**AUFGABE**
Suche aus den Datensätzen jede Zeile heraus, in der das Wort „holding“ vorkommt, und schreibe sie ab. Groß- und Kleinschreibung zählt dabei.

***** DATENZEILEN

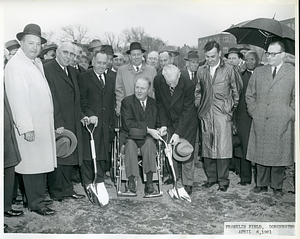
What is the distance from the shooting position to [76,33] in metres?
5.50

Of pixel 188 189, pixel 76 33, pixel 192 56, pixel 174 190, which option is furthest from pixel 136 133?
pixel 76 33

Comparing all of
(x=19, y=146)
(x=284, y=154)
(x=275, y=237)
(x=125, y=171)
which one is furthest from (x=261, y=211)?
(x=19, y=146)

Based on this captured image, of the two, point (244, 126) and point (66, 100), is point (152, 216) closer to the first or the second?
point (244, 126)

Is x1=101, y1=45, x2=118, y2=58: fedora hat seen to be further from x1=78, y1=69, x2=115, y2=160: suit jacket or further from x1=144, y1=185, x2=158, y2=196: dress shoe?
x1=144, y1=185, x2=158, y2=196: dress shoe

**********
***** DATENZEILEN

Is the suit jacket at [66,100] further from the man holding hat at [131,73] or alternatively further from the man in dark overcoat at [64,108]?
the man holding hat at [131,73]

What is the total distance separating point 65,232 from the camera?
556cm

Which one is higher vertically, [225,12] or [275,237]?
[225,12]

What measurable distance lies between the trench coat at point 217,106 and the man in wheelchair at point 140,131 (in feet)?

**********
***** DATENZEILEN

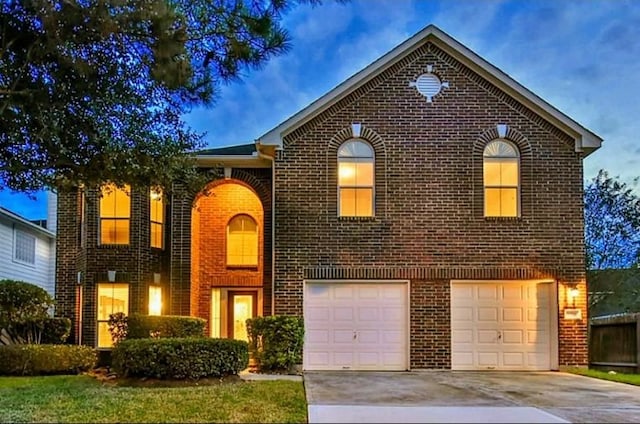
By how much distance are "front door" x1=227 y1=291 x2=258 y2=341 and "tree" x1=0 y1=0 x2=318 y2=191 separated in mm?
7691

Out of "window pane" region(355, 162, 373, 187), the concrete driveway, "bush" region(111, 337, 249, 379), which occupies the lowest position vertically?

**********

**ERGEBNIS**
Is the suit jacket at [66,100] further from the man holding hat at [131,73] or alternatively further from the man in dark overcoat at [64,108]?
the man holding hat at [131,73]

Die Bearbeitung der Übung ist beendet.